本文.
- - -

― 利用者さんと作ったクリスマスリース ―
高齢の利用者さんに、少しでも季節を感じてもらいたい。
そんな思いから、今年はクリスマスリースを作ることにしました。
材料は、ちりめんと丸い発泡スチロール。
赤や緑に切った布を、編み棒を使って、
ボンドをつけながら一つずつ刺していく作業です。
始めは多くの方が
「私にはできないよ」
「手がうまく動かないから」
と、不安そうに話されていました。
それでも、
「まずは一つだけ、やってみましょうか」
そう声をかけると、恐る恐る一本、刺してみる。
ひとつ、ふたつ……
数が増えていくにつれて、表情が少しずつ和らいでいきました。
「なんだか手があたたかくなってきたね」
「これ、楽しいね」
そんな言葉が自然に聞こえてきました。
指先を動かし、色を選び、形になっていく過程が、
心までゆっくりほぐしてくれたように感じました。
リースの真ん中に飾った黄色いクリスマスベルは、
利用者さんに折り紙で折っていただいたものです。
小さなベルですが、その中には
その人の時間と想いが込められています。
完成したリースを見て、
「私が作ったのも、ちゃんとついてるね」
そう笑顔で話された姿が、今も心に残っています。
できないと思っていたことが、
いつの間にか「できた」「楽しかった」に変わる。
一緒に手を動かす時間は、
作品だけでなく、気持ちまであたたかくしてくれる。
改めて、そんなことを感じたクリスマスリース作りでした。

- - -

記録データ.
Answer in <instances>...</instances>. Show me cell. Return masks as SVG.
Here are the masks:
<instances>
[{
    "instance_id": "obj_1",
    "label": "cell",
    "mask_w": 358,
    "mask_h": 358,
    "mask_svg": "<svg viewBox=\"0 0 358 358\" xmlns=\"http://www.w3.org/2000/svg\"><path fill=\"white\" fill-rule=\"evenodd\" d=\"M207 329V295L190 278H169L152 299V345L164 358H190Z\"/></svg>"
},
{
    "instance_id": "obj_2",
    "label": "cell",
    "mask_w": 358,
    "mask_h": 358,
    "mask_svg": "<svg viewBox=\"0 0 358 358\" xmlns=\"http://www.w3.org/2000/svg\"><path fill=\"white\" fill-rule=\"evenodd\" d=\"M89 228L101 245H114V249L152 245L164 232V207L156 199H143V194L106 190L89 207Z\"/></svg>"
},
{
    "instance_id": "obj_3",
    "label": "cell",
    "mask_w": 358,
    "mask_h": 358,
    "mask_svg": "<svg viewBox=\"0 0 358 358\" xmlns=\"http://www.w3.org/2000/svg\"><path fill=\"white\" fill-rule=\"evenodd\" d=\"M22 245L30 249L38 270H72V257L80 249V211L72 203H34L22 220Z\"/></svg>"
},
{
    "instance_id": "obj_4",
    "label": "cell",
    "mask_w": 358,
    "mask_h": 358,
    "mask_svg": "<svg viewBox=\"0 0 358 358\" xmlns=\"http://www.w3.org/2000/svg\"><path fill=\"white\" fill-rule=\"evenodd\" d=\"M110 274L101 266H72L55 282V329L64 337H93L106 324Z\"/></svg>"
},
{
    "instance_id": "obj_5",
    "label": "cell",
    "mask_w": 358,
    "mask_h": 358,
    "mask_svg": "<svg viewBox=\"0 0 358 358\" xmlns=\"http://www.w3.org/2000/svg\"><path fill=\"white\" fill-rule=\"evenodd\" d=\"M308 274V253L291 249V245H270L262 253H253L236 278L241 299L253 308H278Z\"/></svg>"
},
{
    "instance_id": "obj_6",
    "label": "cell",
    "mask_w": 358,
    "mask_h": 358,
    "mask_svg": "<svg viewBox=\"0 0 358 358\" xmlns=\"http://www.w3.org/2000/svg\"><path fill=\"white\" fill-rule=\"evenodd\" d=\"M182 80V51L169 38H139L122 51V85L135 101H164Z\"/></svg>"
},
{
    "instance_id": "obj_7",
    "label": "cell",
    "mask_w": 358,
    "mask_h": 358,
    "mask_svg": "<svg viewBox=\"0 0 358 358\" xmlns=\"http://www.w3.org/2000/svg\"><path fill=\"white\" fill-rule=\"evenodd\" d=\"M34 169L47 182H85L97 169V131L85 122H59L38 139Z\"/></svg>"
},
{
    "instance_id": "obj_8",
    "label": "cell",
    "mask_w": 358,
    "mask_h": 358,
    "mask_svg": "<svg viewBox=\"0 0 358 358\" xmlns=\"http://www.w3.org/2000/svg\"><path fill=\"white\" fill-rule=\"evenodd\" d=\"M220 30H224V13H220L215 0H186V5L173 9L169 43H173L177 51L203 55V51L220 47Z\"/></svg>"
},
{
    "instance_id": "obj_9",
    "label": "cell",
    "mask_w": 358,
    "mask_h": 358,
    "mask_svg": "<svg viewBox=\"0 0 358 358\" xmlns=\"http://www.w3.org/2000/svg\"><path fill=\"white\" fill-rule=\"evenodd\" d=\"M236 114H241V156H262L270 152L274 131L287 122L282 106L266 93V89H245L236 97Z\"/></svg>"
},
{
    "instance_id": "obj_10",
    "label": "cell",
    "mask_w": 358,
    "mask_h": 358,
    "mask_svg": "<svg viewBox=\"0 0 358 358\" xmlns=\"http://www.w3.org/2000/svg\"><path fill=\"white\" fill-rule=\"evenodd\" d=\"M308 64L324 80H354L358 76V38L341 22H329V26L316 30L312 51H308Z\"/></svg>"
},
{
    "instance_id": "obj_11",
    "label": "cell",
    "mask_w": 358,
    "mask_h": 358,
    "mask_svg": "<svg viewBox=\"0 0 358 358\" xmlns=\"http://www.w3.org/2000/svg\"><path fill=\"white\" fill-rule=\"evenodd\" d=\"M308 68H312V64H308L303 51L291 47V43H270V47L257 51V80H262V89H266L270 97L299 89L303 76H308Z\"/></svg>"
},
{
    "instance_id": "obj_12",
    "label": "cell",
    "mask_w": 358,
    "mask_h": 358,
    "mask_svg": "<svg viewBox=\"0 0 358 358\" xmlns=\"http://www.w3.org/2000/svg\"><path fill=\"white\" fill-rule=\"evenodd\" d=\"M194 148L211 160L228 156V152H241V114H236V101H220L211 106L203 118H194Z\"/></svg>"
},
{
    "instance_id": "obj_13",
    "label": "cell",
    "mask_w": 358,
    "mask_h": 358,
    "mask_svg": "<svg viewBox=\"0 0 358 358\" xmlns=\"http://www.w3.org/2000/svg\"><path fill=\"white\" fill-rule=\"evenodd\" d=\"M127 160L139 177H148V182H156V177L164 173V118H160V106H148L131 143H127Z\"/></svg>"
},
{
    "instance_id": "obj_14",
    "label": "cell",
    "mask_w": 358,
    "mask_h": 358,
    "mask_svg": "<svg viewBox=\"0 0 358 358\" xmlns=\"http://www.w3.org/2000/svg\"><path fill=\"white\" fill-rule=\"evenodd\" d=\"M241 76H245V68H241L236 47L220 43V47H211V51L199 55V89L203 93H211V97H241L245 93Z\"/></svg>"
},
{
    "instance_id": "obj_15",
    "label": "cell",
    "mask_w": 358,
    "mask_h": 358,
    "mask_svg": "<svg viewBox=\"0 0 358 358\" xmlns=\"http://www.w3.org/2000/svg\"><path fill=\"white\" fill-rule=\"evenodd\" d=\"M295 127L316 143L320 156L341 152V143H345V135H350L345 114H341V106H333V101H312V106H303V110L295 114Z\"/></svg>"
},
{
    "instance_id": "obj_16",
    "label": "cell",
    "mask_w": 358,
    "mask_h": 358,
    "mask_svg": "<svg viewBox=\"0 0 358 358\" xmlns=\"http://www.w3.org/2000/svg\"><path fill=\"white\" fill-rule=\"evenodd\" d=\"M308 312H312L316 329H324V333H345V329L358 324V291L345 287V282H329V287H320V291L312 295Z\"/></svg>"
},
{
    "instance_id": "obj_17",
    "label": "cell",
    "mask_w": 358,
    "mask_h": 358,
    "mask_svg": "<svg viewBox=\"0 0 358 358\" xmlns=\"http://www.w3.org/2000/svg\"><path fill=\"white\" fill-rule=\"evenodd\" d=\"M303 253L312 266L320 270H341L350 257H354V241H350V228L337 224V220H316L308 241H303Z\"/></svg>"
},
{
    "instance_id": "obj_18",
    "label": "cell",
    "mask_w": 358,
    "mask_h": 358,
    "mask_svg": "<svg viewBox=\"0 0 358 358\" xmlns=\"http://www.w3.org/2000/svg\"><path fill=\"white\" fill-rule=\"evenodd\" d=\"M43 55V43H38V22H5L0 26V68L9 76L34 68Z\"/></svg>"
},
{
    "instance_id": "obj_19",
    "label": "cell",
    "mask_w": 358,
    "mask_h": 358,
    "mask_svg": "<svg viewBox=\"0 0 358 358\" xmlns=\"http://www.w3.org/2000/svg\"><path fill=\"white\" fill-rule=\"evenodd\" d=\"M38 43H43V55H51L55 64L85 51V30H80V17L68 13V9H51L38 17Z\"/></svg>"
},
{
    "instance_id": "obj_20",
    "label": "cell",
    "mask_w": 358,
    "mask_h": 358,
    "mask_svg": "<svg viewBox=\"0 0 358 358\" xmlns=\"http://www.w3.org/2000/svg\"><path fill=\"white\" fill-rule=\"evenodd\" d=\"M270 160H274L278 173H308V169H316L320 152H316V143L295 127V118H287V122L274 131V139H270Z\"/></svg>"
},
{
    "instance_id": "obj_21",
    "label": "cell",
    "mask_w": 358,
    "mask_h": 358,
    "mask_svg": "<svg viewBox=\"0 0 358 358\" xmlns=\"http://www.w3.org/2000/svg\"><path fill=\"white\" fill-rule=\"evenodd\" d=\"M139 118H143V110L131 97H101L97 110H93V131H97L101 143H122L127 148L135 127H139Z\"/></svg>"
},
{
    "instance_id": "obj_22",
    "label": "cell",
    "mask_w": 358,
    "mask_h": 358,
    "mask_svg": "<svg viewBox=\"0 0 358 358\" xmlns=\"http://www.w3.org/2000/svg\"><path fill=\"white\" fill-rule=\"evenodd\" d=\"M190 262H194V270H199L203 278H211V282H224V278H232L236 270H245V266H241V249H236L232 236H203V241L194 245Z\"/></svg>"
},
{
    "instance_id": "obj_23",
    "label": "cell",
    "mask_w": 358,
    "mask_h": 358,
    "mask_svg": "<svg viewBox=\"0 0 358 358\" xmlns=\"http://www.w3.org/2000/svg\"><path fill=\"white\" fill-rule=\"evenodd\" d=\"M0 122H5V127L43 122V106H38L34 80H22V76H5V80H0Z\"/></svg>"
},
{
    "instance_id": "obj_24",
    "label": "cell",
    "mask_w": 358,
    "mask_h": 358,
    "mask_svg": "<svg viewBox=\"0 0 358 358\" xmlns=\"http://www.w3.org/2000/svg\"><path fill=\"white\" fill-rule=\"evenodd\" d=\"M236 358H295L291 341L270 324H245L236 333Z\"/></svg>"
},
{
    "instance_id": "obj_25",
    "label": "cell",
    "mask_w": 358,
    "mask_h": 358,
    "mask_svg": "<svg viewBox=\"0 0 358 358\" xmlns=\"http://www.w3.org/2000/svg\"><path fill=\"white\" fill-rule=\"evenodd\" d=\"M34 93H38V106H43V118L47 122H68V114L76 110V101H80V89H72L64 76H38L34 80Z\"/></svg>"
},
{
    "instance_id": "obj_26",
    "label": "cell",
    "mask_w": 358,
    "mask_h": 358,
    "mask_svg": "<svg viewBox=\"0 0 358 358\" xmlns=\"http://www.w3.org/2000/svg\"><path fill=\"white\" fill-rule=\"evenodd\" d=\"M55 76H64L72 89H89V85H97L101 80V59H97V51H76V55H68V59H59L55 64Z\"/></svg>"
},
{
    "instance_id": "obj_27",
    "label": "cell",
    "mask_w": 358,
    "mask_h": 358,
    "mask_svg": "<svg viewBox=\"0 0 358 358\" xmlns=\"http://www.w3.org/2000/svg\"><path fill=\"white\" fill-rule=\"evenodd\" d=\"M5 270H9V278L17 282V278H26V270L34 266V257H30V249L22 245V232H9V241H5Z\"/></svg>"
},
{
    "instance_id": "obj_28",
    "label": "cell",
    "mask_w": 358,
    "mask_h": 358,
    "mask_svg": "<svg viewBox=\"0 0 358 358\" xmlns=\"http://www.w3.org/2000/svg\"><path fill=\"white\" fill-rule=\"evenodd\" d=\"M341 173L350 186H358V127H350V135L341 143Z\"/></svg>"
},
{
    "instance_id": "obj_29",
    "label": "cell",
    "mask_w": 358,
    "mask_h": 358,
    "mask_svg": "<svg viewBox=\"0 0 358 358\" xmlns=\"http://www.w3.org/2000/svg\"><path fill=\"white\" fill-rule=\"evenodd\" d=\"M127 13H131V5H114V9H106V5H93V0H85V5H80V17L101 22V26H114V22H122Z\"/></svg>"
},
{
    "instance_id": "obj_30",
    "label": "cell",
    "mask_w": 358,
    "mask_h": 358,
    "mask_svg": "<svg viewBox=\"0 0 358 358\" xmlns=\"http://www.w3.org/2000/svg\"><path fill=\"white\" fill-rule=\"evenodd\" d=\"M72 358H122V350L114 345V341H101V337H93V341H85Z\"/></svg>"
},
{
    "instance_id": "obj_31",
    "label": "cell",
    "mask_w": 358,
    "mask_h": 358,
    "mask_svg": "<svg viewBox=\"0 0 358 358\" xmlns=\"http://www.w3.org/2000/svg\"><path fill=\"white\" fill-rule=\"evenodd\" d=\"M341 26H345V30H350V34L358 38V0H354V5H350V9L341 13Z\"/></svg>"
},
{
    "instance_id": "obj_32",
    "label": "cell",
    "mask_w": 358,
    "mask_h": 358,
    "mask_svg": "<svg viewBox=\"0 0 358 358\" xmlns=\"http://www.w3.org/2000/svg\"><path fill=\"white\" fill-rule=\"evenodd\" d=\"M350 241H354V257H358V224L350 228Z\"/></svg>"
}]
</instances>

- - -

作業指示.
**1)** 本文に基づいて、次の問いに答えてください。
(a) リース作りに使った材料は何ですか。
(b) リースの真ん中に飾った黄色いクリスマスベルは、何を使って作られましたか。
(c) 完成したリースを見て、利用者さんは笑顔で何と話しましたか。
**2)** 本文のうち「と、不安そうに話されていました。」から「心までゆっくりほぐしてくれたように感じました。」までを、両端の語句も含めて一字一句そのまま書き写してください。

項目別の解答.
**1)**
(a) ちりめんと丸い発泡スチロールです。
(b) 利用者さんが折り紙で折りました。
(c) 「私が作ったのも、ちゃんとついてるね」と話しました。

**2)**
と、不安そうに話されていました。
それでも、
「まずは一つだけ、やってみましょうか」
そう声をかけると、恐る恐る一本、刺してみる。
ひとつ、ふたつ……
数が増えていくにつれて、表情が少しずつ和らいでいきました。
「なんだか手があたたかくなってきたね」
「これ、楽しいね」
そんな言葉が自然に聞こえてきました。
指先を動かし、色を選び、形になっていく過程が、
心までゆっくりほぐしてくれたように感じました。